Self-reported physical function and walking speed were negatively associated with total sitting time (r = - 0.354, P = 0.022 and r = - 0.361, P = 0.011, respectively) and prolonged sitting time (r = - 0.5, P = 0.001 and - 0.45, P = 0.001, respectively), and positively associated with MVPA (r = 0.469, P = 0.002 and 0.431, P = 0.003, respectively).

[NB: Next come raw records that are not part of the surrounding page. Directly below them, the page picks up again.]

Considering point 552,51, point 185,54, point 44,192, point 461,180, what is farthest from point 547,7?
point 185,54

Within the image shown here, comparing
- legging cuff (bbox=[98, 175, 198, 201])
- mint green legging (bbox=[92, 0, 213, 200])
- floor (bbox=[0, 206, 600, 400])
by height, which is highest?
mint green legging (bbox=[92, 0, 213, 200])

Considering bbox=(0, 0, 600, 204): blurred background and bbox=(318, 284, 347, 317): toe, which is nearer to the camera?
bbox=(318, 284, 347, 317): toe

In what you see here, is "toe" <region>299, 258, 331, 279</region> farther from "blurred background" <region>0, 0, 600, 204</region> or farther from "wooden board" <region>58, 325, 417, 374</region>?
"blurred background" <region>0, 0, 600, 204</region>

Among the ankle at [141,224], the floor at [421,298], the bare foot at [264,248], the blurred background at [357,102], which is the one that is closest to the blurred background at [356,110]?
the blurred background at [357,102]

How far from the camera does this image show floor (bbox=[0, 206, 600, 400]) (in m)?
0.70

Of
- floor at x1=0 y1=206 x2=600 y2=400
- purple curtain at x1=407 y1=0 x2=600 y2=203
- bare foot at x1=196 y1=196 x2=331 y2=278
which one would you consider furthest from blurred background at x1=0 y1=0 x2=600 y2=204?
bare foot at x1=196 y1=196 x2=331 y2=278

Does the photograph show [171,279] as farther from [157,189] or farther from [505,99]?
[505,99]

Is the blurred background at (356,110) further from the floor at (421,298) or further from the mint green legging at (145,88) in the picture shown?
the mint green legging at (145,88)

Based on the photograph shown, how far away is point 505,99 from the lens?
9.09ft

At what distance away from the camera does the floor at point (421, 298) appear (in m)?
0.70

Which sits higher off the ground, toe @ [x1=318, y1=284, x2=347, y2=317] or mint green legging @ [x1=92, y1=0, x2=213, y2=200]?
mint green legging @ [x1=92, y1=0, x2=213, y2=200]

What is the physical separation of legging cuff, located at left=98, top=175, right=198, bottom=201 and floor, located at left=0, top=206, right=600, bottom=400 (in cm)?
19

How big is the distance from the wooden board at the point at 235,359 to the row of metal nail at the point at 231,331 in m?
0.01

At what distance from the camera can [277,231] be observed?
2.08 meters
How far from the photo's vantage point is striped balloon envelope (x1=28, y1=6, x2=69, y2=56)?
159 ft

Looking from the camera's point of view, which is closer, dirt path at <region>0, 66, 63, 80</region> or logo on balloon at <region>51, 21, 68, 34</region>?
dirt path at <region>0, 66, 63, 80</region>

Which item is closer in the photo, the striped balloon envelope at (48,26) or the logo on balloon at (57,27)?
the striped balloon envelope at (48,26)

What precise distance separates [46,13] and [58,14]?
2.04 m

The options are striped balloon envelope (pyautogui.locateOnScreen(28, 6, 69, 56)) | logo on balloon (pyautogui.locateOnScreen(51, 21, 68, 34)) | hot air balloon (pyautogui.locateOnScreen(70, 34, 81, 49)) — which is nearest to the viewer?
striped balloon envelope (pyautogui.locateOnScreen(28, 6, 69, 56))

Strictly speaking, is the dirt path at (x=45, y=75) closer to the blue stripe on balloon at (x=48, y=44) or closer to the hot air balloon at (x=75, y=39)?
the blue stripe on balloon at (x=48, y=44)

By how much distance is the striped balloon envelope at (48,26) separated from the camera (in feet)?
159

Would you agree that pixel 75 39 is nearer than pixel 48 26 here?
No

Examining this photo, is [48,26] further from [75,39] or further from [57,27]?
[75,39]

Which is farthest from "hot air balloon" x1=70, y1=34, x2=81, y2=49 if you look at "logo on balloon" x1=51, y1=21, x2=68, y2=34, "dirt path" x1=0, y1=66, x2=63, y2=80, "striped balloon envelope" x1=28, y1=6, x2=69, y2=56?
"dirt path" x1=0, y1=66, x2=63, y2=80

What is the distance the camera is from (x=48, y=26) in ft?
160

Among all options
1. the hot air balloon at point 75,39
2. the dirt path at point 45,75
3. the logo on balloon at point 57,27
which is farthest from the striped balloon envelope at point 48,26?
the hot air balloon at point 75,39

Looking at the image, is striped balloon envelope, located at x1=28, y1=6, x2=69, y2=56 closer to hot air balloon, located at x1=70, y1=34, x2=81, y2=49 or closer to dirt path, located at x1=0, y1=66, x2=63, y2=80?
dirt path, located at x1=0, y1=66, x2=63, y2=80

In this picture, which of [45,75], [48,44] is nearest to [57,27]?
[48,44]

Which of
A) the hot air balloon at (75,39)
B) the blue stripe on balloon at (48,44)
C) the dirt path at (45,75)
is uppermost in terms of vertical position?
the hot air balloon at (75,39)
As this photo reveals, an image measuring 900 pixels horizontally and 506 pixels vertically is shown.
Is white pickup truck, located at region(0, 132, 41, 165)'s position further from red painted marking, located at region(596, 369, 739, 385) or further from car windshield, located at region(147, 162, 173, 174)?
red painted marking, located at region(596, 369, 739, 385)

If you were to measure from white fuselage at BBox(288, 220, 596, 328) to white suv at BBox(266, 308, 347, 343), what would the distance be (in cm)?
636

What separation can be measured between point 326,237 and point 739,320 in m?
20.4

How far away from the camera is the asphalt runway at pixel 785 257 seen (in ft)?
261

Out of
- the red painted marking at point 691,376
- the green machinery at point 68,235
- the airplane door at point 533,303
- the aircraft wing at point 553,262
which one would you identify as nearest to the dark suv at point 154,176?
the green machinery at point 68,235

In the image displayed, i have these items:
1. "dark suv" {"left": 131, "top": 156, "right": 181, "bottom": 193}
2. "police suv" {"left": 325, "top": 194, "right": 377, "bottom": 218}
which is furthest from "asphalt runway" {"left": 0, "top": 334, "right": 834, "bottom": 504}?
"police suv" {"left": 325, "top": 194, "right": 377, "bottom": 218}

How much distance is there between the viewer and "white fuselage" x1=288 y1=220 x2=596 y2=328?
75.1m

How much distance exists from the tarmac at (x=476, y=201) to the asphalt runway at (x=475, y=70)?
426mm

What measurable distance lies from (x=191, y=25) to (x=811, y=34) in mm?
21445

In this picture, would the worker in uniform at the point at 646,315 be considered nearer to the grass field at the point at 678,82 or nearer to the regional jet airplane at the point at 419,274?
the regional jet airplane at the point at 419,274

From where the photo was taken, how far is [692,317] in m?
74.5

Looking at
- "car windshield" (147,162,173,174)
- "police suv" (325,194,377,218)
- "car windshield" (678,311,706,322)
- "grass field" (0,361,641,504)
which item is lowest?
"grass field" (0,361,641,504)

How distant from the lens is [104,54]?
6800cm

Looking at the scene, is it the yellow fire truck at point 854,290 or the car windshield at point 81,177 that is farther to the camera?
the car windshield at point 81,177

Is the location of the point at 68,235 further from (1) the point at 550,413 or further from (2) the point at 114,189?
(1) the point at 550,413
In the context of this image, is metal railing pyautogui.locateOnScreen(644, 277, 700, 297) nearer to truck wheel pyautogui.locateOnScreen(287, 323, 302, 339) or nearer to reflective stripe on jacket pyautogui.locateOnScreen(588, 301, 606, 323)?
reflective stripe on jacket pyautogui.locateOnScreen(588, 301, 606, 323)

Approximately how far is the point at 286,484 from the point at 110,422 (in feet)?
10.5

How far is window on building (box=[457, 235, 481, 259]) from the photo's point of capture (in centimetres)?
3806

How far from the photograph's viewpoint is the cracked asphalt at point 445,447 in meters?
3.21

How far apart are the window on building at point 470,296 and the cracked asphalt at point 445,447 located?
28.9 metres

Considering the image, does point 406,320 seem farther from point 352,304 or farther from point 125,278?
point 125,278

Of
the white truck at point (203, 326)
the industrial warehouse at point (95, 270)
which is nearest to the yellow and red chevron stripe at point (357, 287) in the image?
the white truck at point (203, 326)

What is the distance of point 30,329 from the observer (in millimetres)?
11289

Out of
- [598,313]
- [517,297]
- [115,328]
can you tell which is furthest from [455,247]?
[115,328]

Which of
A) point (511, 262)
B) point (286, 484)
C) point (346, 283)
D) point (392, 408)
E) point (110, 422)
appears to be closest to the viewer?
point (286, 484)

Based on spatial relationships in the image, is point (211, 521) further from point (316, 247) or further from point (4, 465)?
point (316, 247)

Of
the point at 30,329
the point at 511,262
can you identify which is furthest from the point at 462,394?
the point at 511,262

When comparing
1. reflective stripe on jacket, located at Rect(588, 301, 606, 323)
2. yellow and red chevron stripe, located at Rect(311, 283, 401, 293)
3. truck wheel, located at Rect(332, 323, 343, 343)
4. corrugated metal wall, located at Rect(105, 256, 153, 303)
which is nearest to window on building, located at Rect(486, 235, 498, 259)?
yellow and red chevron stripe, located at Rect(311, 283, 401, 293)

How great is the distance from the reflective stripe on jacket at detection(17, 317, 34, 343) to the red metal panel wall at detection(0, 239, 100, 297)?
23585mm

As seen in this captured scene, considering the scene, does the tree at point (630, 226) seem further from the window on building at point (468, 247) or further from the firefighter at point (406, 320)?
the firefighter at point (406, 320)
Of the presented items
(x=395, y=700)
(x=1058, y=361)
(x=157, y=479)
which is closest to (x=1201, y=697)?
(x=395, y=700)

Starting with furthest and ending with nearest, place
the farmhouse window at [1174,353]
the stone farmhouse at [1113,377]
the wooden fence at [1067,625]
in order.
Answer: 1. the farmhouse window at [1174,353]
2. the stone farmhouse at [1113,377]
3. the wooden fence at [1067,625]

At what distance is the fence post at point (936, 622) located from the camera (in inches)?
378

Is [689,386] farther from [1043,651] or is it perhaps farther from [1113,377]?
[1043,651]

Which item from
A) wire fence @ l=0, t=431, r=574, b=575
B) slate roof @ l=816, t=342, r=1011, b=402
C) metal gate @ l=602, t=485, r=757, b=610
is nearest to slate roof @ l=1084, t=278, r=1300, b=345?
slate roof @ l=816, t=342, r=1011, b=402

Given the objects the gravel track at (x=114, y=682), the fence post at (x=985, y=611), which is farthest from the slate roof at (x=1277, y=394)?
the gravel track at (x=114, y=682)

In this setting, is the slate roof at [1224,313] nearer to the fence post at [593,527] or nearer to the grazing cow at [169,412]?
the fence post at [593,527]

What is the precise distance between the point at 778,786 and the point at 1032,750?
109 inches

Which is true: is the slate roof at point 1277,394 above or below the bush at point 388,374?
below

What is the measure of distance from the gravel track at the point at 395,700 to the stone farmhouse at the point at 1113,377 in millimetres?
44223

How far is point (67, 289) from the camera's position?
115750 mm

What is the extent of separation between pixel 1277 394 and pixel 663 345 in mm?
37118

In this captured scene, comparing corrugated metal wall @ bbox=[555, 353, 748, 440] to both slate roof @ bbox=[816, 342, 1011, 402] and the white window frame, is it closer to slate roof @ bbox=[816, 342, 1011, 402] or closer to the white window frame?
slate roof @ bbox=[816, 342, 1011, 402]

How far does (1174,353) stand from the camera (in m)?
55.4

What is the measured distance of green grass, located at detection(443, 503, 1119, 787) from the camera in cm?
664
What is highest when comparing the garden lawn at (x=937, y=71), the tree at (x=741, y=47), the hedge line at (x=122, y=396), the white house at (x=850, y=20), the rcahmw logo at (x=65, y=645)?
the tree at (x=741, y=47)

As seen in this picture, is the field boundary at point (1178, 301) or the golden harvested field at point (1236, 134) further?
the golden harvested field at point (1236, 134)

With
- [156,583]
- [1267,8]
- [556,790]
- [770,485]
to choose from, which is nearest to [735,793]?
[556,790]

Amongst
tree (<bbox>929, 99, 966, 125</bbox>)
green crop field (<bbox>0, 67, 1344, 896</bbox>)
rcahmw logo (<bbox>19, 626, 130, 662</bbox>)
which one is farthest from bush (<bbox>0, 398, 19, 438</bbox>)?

Physical factors, such as walking ability, may influence sitting and activity time in people with stroke, yet much of the variance in daily sitting time remains unexplained. Large prospective studies are required to understand the drivers of activity and sitting time.
了解影响中风患者久坐时间和活动量的因素对于制定有针对性的干预措施至关重要。
探讨与中风患者每日久坐时间和身体活动相关的身体、认知和心理社会因素。
对一项观察性研究(n = 50,平均年龄67.2±11.6岁,33名男性)进行二次分析,研究对象为中风后至少6个月的成年人。通过7天连续佩戴(每天24小时)方案收集活动监测数据。使用activPAL3活动监测仪测量久坐时间[总计以及久坐时间延长(每次持续≥30分钟的时间)]。使用佩戴在髋部的Actigraph GT3X+加速度计测量中度至剧烈强度身体活动(MVPA)时间。单因素分析研究中风严重程度(美国国立卫生研究院卒中量表)、身体因素[步行速度、卒中影响量表(SIS)身体领域得分]、认知因素(蒙特利尔认知评估)和心理社会因素(居住安排、SIS情感领域得分)与久坐时间、久坐时间延长和MVPA之间的关系。
自我报告的身体功能和步行速度与总久坐时间呈负相关(r = -0.354,P = 0.022和r = -0.361,P = 0.011)以及与久坐时间延长呈负相关(r = -0.5,P = 0.001和-0.45,P = 0.001),并与MVPA呈正相关(r = 0.469,P = 0.002和0.431,P = 0.003)。
身体因素,如步行能力可能会影响中风患者的久坐和活动时间,但每日久坐时间的大部分差异仍无法解释。需要进行大型前瞻性研究以了解活动和久坐时间的驱动因素。